Source
+-------+

Marseille, retour sur la finale du concours MOF cuisine 2011
Le 5 mai 2011, dans la soirée, Alain Ducasse a proclamé le nom de 10 nouveaux promus au titre de l’”Un des Meilleurs Ouvriers de France” au lycée et CFA hôtelier de Marseille.
Ils étaient 464 à se présenter en novembre 2010, 36 ont été retenus pour la finale, dont une femme, Anne Ernwein et 10 candidats ont été promus dans la 24ème édition de ce concours culinaire si prestigieux.
Florent BOIVIN, Jean-Paul BOSTOEN, Fabrice BRUNET, Pierre CAILLET, Eric FINON, Christophe HATON, Philippe MILLE, Jérôme NUTILE, Christophe PACHECO, Eric TROCHON se sont vus remettre la veste rehaussée du col bleu-blanc-rouge
Créée en 1936 et organisé tous les trois ou quatre ans, ce concours récompense une promotion d’un nombre de candidats variable, méritants, appréciés pour l’excellence de leur travail.
Les 36 prétendants au titre ont été accueillis la veille par Alain DUCASSE, chef triplement trois-étoilés au guide Michelin à Paris, Monaco et Londres est président “option cuisine” du concours, Michel ROTH, Bocuse d’Or 1991, Meilleur Ouvrier de France 1991, chef au Ritz à Paris, président délégué “option cuisine”, Jacques MAXIMIN, MOF 1979, chef étoilé, consultant pour le Groupe Alain Ducasse, président du “jury national”, Christophe Quantin, MOF 1993, Chef des travaux au Lycée hôtelier de Blois, responsable des organisations du Jury, et Jean-Marie Panazol, Inspecteur général de l’Éducation nationale et Président du Jury Général du 24e concours,
Le lendemain matin, 5h30, la tension et la concentration étaient perceptibles. Les mines défaites, les traits tirés, le regard crispé, les candidats ne perdaient jamais de vue les enjeux incommensurables de la journée.

+-------+

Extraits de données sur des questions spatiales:
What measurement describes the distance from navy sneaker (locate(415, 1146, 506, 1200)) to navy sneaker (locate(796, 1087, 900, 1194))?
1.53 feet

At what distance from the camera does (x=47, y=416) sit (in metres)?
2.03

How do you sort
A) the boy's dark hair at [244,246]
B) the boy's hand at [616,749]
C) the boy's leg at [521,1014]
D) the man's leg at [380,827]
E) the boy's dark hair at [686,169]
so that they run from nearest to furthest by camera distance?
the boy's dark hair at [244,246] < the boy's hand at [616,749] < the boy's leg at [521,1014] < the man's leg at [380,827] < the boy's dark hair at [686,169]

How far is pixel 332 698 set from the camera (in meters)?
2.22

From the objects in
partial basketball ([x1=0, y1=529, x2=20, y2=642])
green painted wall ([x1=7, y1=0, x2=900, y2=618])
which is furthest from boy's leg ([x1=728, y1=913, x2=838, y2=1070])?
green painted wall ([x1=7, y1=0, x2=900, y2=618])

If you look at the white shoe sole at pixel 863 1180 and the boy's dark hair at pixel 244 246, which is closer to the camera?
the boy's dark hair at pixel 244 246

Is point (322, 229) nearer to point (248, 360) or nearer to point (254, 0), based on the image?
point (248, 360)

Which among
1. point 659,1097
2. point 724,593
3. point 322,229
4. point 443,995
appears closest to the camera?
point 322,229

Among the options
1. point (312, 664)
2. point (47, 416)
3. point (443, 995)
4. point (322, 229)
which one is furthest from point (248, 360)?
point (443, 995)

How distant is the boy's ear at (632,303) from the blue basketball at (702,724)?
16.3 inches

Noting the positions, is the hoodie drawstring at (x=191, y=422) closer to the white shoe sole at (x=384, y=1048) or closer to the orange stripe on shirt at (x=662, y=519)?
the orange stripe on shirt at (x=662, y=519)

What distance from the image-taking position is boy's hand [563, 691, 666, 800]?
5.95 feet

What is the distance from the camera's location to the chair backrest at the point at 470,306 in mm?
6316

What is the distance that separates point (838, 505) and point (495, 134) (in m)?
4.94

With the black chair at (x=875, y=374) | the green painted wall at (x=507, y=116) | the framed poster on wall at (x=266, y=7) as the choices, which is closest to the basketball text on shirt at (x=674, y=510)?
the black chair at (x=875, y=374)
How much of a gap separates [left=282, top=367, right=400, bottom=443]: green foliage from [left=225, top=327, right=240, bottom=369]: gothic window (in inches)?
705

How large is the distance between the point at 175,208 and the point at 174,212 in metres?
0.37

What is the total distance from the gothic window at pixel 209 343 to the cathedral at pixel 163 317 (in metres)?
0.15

+-------+

Votre objectif
Redonnez en entier, mot pour mot, le texte sur la finale du concours MOF cuisine 2011. Les items ne jouent ici aucun rôle.

Résultat attendu
Marseille, retour sur la finale du concours MOF cuisine 2011
Le 5 mai 2011, dans la soirée, Alain Ducasse a proclamé le nom de 10 nouveaux promus au titre de l’”Un des Meilleurs Ouvriers de France” au lycée et CFA hôtelier de Marseille.
Ils étaient 464 à se présenter en novembre 2010, 36 ont été retenus pour la finale, dont une femme, Anne Ernwein et 10 candidats ont été promus dans la 24ème édition de ce concours culinaire si prestigieux.
Florent BOIVIN, Jean-Paul BOSTOEN, Fabrice BRUNET, Pierre CAILLET, Eric FINON, Christophe HATON, Philippe MILLE, Jérôme NUTILE, Christophe PACHECO, Eric TROCHON se sont vus remettre la veste rehaussée du col bleu-blanc-rouge
Créée en 1936 et organisé tous les trois ou quatre ans, ce concours récompense une promotion d’un nombre de candidats variable, méritants, appréciés pour l’excellence de leur travail.
Les 36 prétendants au titre ont été accueillis la veille par Alain DUCASSE, chef triplement trois-étoilés au guide Michelin à Paris, Monaco et Londres est président “option cuisine” du concours, Michel ROTH, Bocuse d’Or 1991, Meilleur Ouvrier de France 1991, chef au Ritz à Paris, président délégué “option cuisine”, Jacques MAXIMIN, MOF 1979, chef étoilé, consultant pour le Groupe Alain Ducasse, président du “jury national”, Christophe Quantin, MOF 1993, Chef des travaux au Lycée hôtelier de Blois, responsable des organisations du Jury, et Jean-Marie Panazol, Inspecteur général de l’Éducation nationale et Président du Jury Général du 24e concours,
Le lendemain matin, 5h30, la tension et la concentration étaient perceptibles. Les mines défaites, les traits tirés, le regard crispé, les candidats ne perdaient jamais de vue les enjeux incommensurables de la journée.